The Securities and Exchange Commission makes available on its website information on how members of the public may request that the Commission issue, amend or repeal a rule of general application. Not too many people take advantage of this right. Last year, a total of nine petitions were filed. Six have been filed so far this year. Petitioning the Commission may seem to be an exercise in the obscure, but one petition filed last year has engendered a massive response.
Last August, Harvard Law School Professor Lucian Bebchuk and nine other academics submitted this petition to require public companies to disclose to shareholders the use of corporate resources for political activities. In May, Professor Bebchuk reported in this posting on the Harvard Law School Forum on Corporate Governance and Financial Regulation blog that over 250,000 thousand comments had been submitted to the Commission in response to this petition. I actually submitted the first comment in response to the petition. While I enjoy the priority of place, my opposition was countered by a quarter of a million form letters in support. I feel a bit like the first King Leonidas.
But must the Commission act on the petitions that are submitted? Rule 192 of the Commission’s Rules of Practice requires only that the Commission acknowledge receipt and give notice of any action taken by the Commission:
The Secretary shall acknowledge, in writing, receipt of the petition and refer it to the appropriate division or office for consideration and recommendation. Such recommendations shall be transmitted with the petition to the Commission for such action as the Commission deems appropriate. The Secretary shall notify the petitioner of the action taken by the Commission.

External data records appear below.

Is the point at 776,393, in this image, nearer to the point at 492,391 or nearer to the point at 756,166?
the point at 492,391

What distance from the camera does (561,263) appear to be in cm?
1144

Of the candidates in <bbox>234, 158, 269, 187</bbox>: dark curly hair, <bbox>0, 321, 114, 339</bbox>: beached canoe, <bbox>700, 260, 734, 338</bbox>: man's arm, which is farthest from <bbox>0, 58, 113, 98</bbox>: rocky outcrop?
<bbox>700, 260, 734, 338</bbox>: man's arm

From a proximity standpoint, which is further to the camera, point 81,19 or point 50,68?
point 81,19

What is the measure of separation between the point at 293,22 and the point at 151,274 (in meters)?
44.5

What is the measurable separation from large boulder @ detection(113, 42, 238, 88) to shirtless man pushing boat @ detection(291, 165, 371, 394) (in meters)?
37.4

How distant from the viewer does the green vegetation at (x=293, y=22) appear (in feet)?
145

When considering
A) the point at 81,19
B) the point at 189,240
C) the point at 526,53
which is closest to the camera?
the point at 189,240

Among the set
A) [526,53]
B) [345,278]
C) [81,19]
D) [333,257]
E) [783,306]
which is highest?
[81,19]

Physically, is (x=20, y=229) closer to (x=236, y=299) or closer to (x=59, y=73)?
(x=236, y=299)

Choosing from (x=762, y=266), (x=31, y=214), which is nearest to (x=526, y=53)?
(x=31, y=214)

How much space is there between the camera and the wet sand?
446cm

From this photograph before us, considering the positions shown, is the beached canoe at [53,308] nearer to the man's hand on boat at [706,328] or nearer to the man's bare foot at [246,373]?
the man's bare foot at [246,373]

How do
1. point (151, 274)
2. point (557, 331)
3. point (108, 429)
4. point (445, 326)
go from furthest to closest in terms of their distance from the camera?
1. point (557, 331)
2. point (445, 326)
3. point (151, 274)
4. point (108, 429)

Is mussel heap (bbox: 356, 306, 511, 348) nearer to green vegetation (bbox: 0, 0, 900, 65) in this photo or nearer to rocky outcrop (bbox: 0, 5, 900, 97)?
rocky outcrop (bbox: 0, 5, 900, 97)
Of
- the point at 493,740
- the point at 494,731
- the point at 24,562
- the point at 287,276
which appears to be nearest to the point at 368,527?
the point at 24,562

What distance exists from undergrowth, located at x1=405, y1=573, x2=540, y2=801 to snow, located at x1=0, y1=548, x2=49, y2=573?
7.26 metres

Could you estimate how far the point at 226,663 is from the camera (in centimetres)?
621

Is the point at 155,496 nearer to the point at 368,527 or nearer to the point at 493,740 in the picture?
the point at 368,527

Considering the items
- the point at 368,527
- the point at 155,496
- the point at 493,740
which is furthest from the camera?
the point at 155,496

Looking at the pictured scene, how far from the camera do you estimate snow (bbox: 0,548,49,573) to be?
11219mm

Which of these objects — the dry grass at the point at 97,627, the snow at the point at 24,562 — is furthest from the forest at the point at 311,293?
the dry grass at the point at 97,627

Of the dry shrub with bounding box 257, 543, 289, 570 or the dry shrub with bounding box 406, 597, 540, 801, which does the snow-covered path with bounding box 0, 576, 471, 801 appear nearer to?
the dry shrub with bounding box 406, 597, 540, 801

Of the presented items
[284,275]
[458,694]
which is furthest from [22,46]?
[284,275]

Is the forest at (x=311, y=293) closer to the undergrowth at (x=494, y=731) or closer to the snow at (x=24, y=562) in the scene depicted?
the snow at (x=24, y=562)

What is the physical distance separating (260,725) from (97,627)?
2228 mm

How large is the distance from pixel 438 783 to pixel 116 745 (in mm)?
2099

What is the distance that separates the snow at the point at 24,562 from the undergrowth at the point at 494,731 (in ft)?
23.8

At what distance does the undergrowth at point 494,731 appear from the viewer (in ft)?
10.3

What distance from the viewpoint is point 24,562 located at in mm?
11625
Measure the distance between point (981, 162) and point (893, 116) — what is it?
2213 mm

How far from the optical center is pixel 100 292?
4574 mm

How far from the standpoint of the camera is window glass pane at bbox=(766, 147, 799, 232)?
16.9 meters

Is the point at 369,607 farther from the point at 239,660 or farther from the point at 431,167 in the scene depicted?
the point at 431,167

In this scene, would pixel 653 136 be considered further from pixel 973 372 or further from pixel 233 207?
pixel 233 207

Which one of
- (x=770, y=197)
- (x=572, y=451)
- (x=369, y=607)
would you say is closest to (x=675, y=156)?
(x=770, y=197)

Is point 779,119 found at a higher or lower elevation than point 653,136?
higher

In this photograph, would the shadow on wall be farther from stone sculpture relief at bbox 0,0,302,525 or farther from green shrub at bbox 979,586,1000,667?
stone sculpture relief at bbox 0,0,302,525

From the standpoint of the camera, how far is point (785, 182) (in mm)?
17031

At least three fundamental requirements are absent from Rule 192. First, the rule doesn’t require the Commission to take action. Second, the rule doesn’t require the Commission to act promptly. Finally, the rule doesn’t require the Commission to explain its reasons for denying a petition. Indeed, Rule 192 falls far short of the requirements of the Administrative Procedure Act as explained by then Circuit Court Judge Ruth Bader Ginsberg:
Section 4(e) of the Administrative Procedure Act, 5 U.S.C. § 553(e), commands that “[e]ach agency shall give an interested person the right to petition for the issuance … of a rule.” Section 6(a), 5 U.S.C. § 555(e), requires “prompt notice” in the event an agency denies such a petition. Further, section 6(a) directs that when a denial is not self-explanatory, “the notice shall be accompanied by a brief statement of the grounds for denial.”
Ass’n of Investment Bankers v. Securities and Exchange Commission, 676 F.2d 857, 864 (1982). These are minimal, yet important legal requirements that should not be ignored.
Three years ago, I submitted two petitions for rule making to the Commission. One requested the Commission to amend Rule 3a-5(b)(1) under the Investment Company Act of 1940 to include a reference to limited liability companies and business trusts. The other requested an amendment to Rule 146(b) under the Securities Act of 1933 to correct a reference. Like Penelope, I’ve had a long wait.
In a future post, I’ll discuss California’s much more prescriptive statutory requirements for rule making petitions.